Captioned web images
* * * * * * * * *

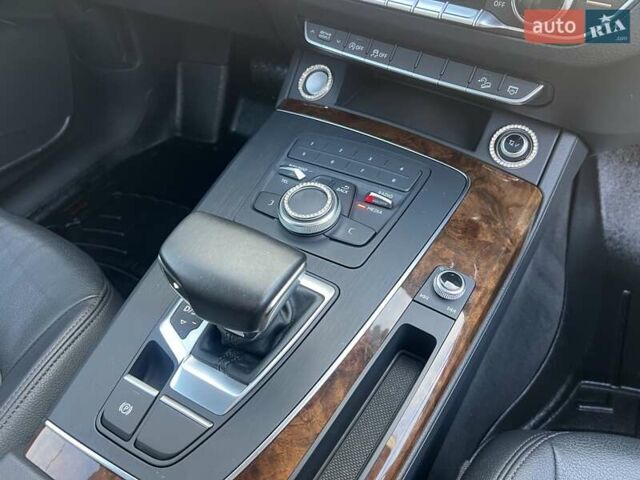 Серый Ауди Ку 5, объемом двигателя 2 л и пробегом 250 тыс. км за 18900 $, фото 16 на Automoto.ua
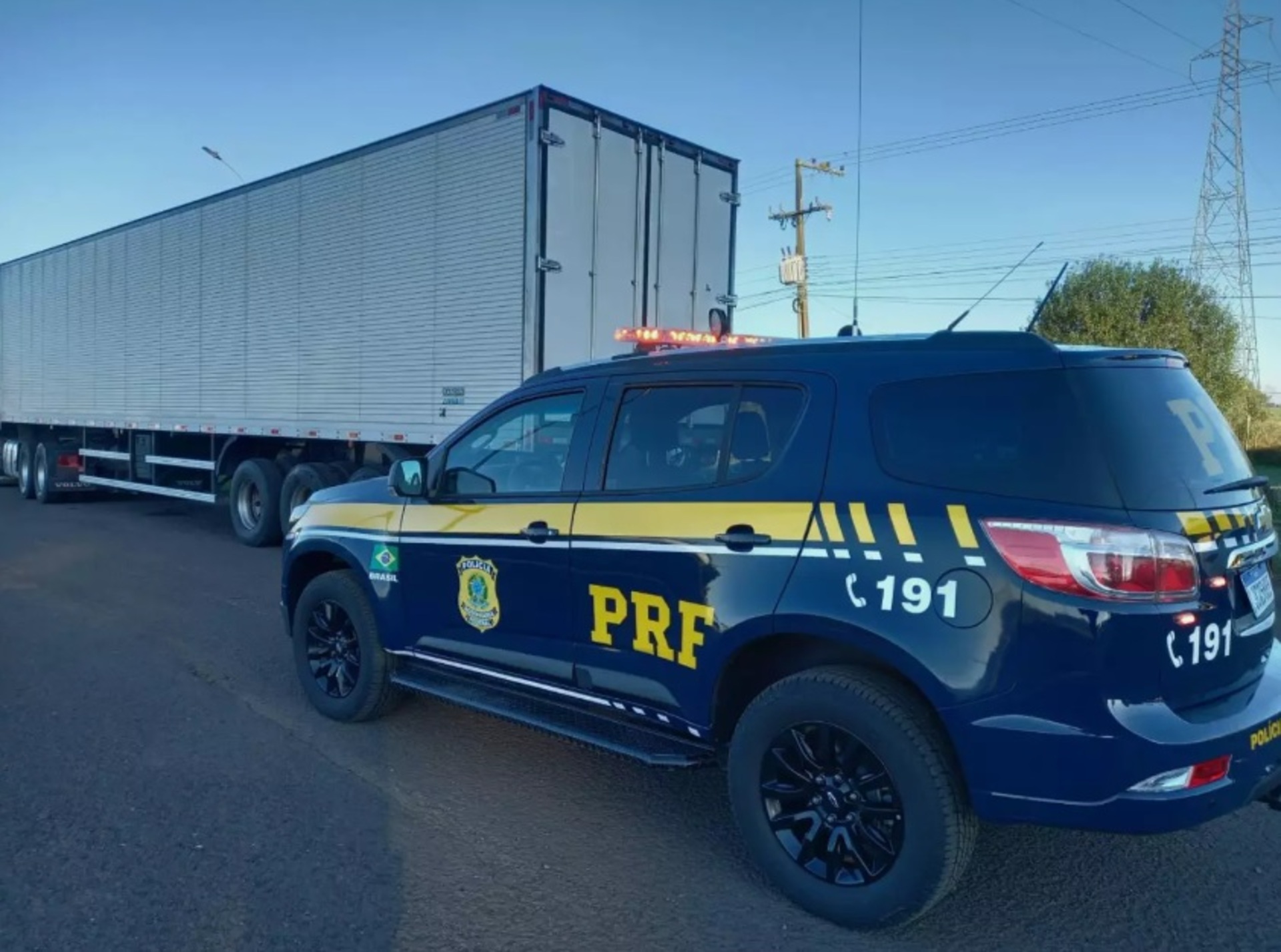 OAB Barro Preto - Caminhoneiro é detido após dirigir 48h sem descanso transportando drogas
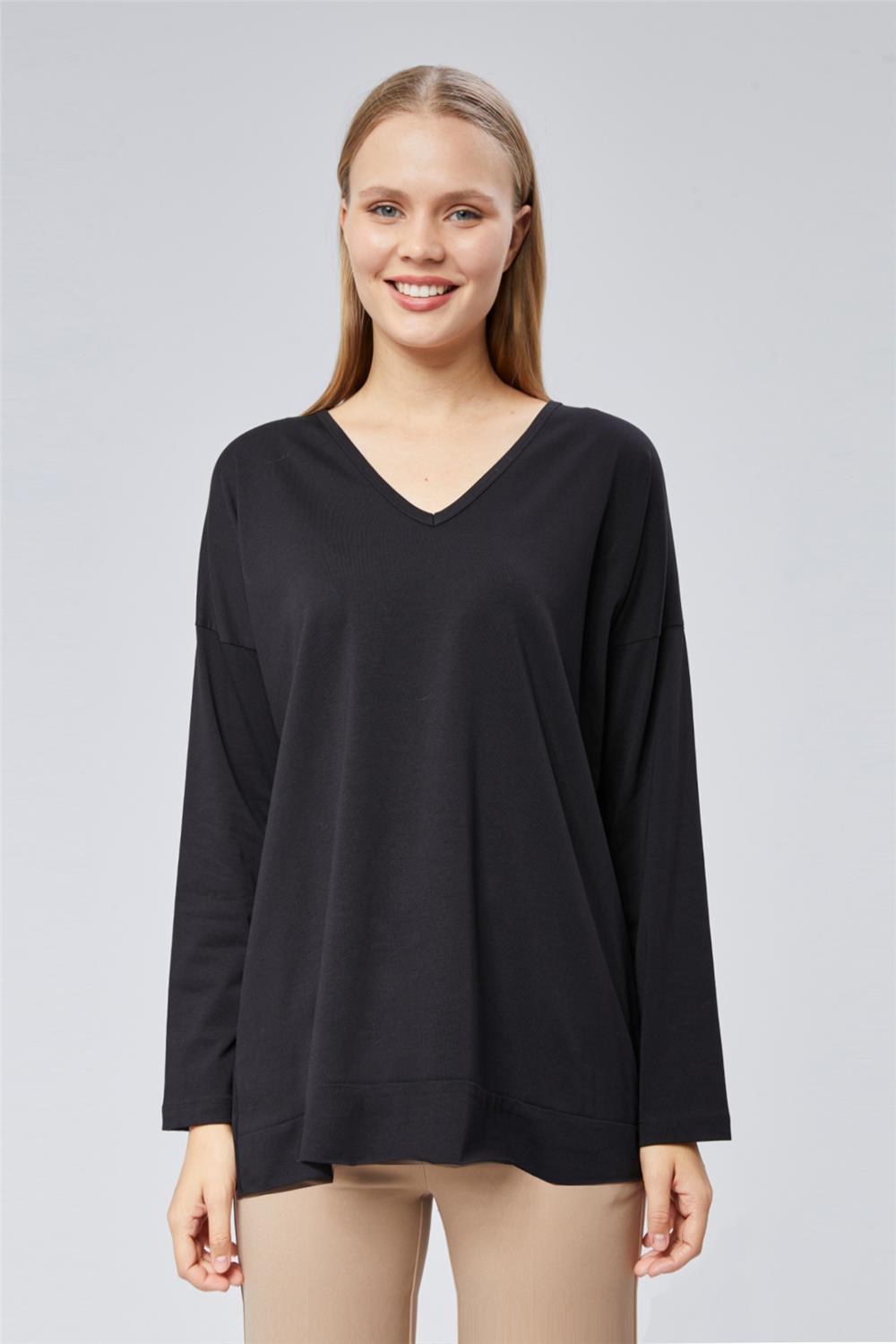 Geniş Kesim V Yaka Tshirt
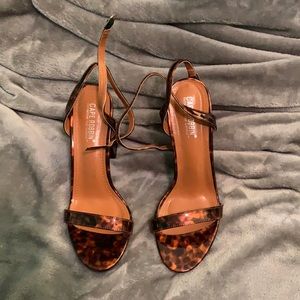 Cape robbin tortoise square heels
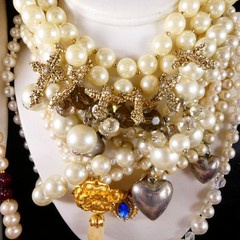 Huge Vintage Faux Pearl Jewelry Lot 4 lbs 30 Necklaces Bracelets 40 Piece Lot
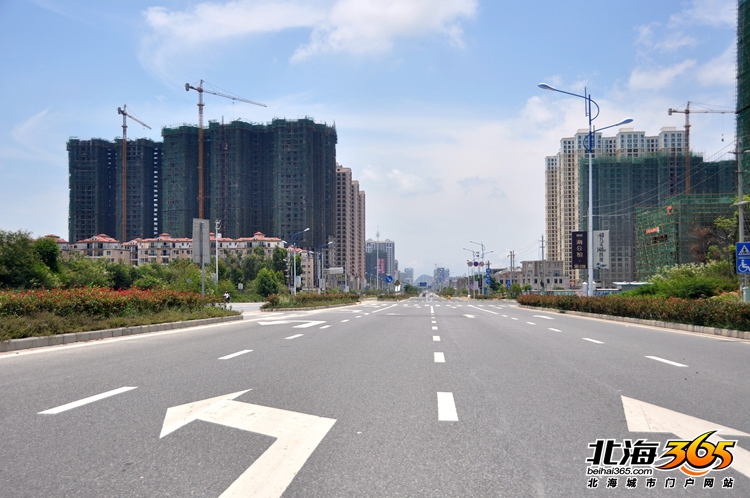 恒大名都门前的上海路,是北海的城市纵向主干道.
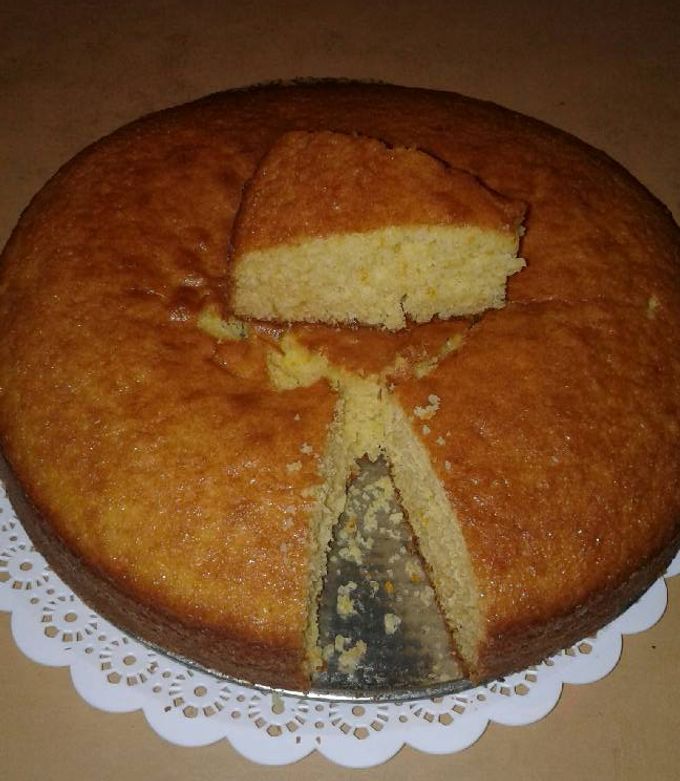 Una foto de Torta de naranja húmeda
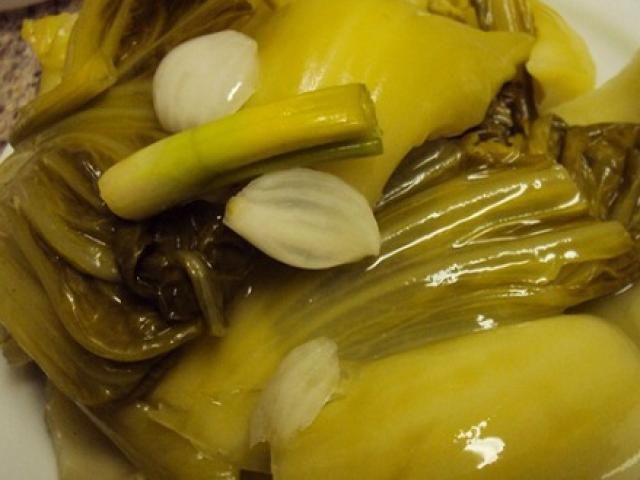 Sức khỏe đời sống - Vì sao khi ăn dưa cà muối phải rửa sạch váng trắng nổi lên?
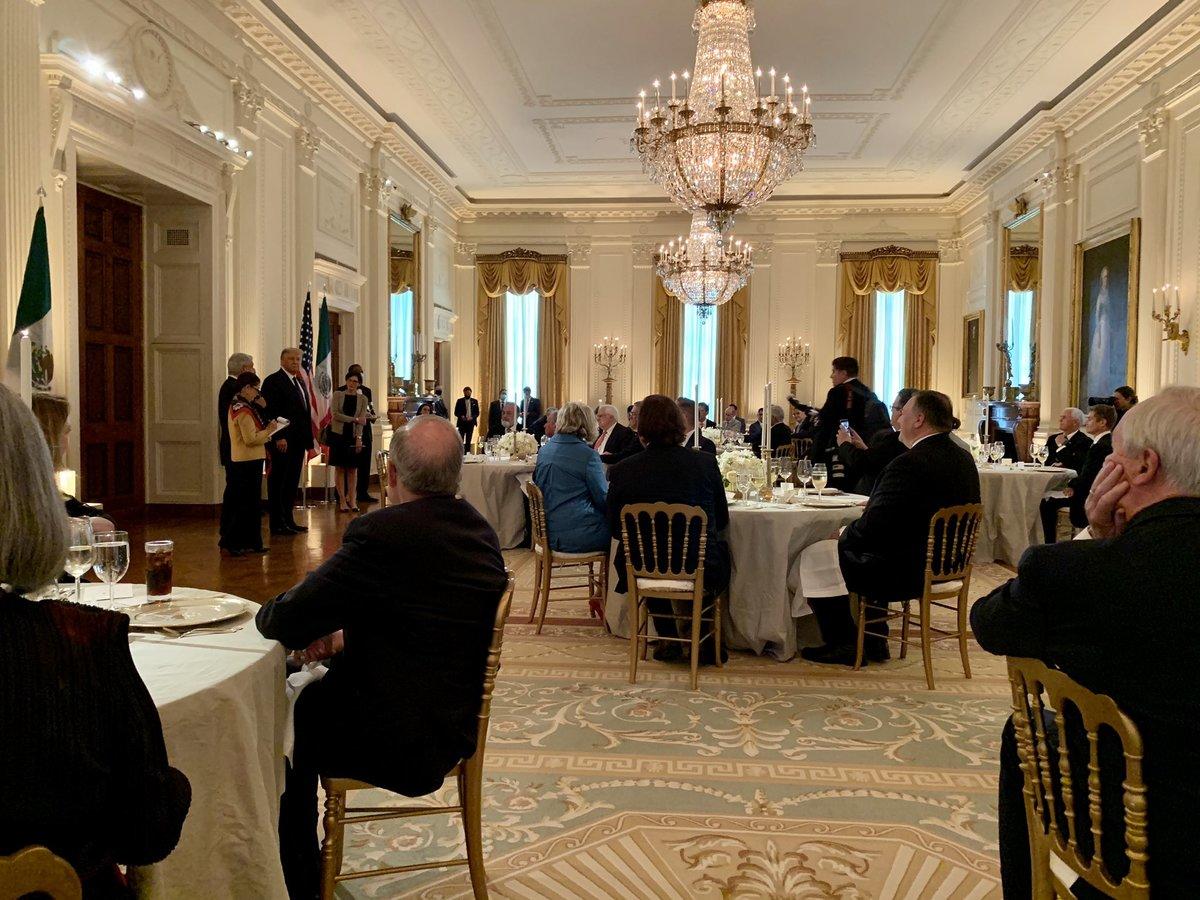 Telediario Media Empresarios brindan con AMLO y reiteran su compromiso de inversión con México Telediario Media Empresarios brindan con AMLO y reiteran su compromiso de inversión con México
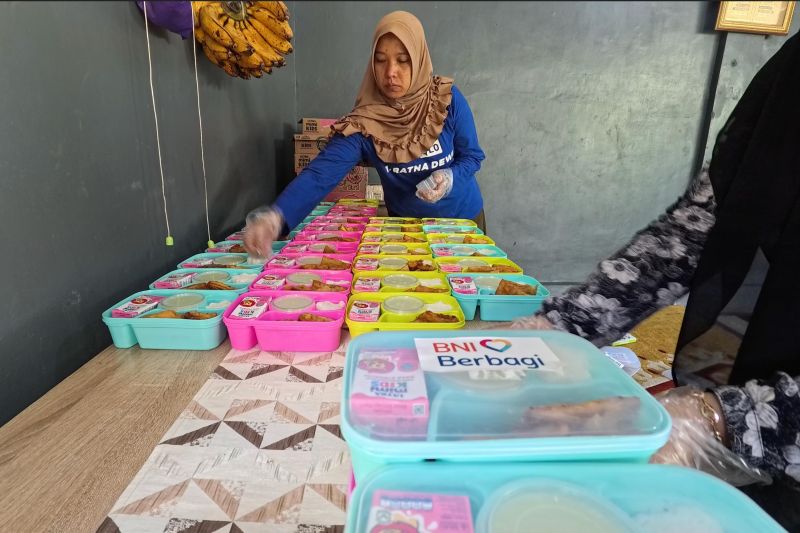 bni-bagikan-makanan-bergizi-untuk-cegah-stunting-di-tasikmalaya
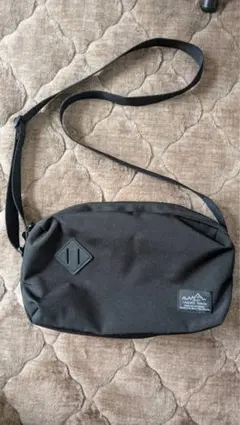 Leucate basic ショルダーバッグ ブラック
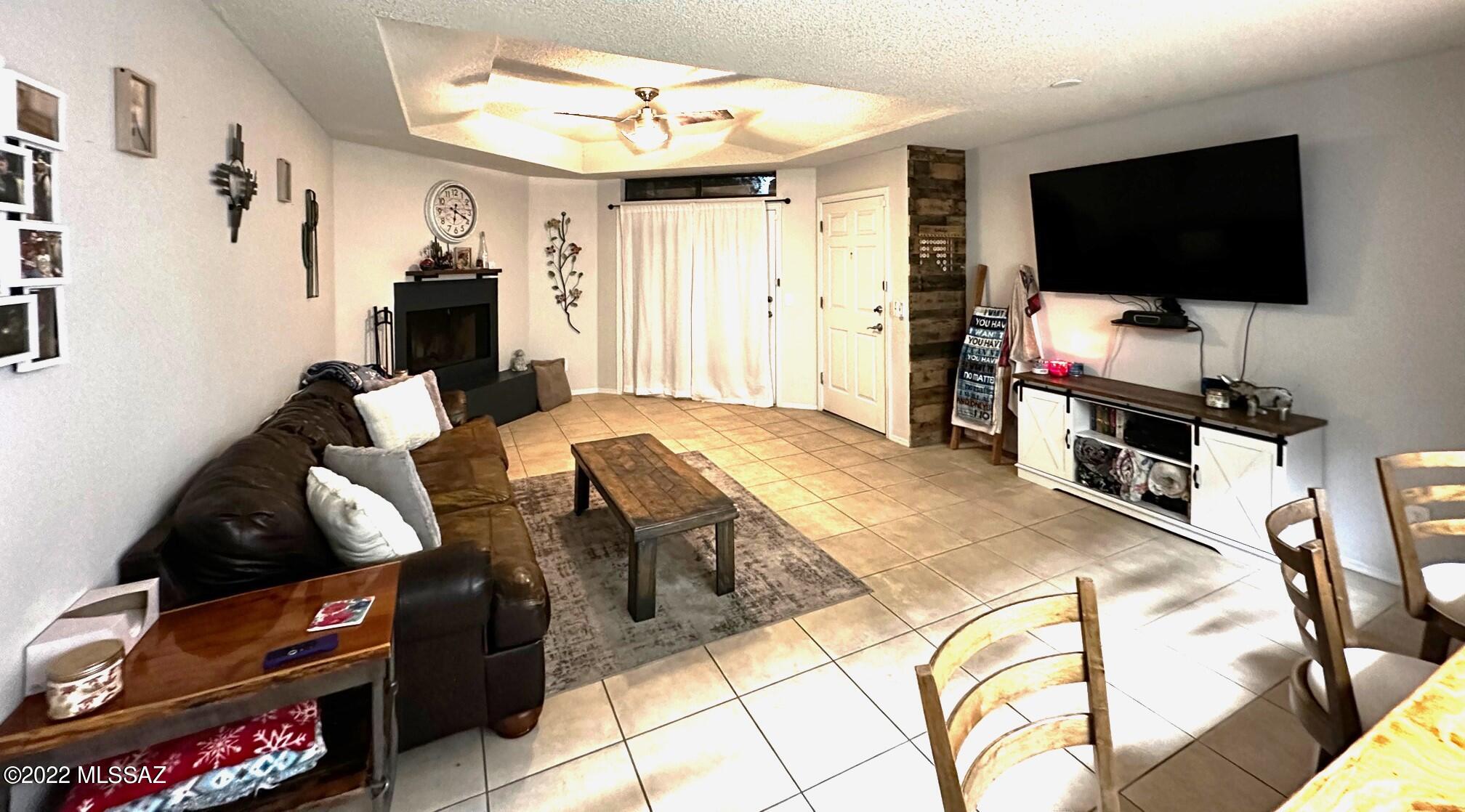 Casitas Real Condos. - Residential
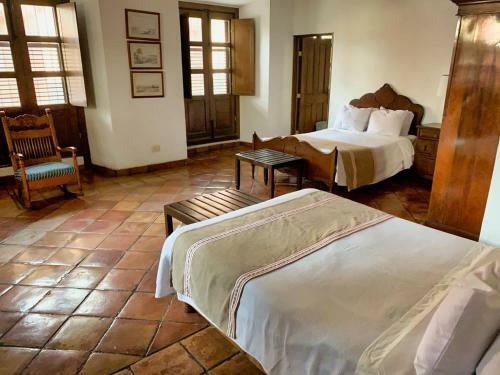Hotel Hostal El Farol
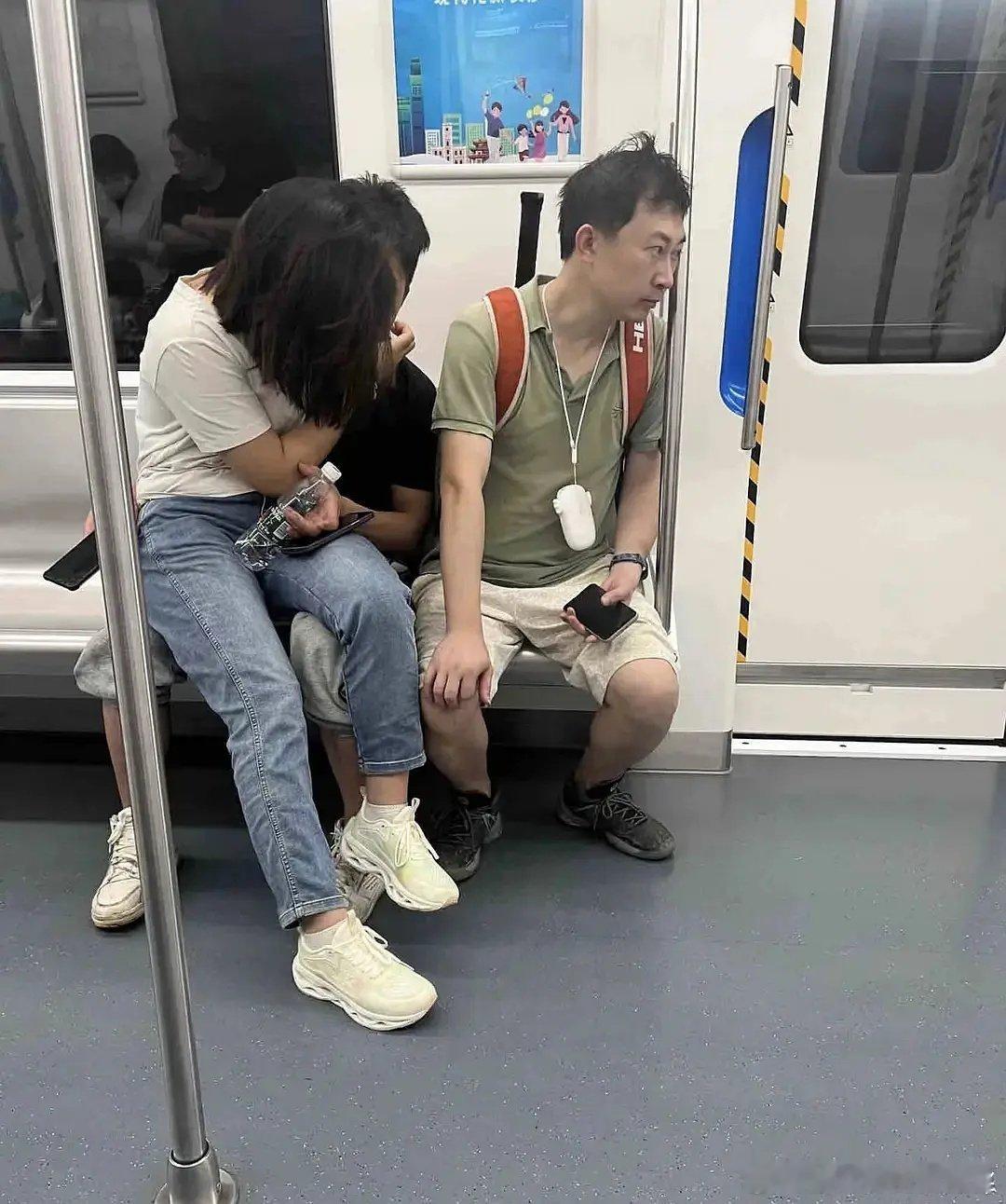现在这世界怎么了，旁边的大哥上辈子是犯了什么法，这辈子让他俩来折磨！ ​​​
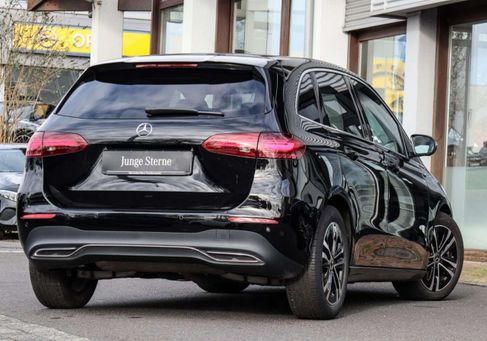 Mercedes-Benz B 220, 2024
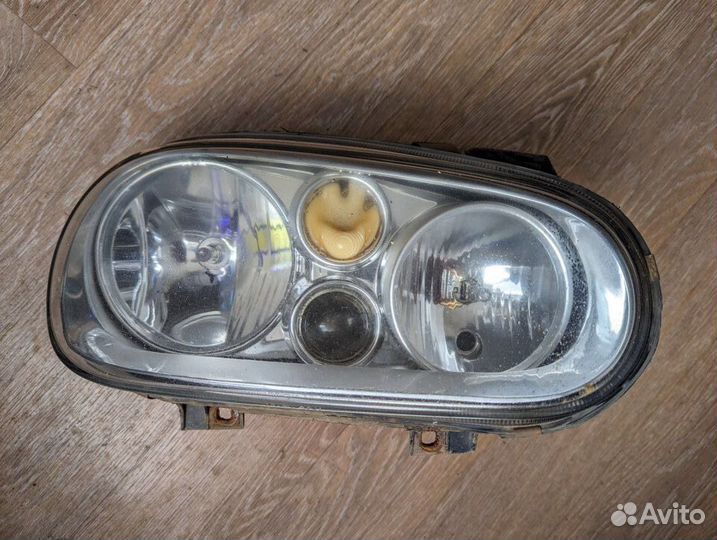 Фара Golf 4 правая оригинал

* * * * * * * * *

#### THE TASK
Pick up at the line containing "Mercedes-Benz B 220, 2024" and copy each line exactly until the data ends, including that last line; copy no pictures.

#### RESPONSE BOX
 Mercedes-Benz B 220, 2024
 Фара Golf 4 правая оригинал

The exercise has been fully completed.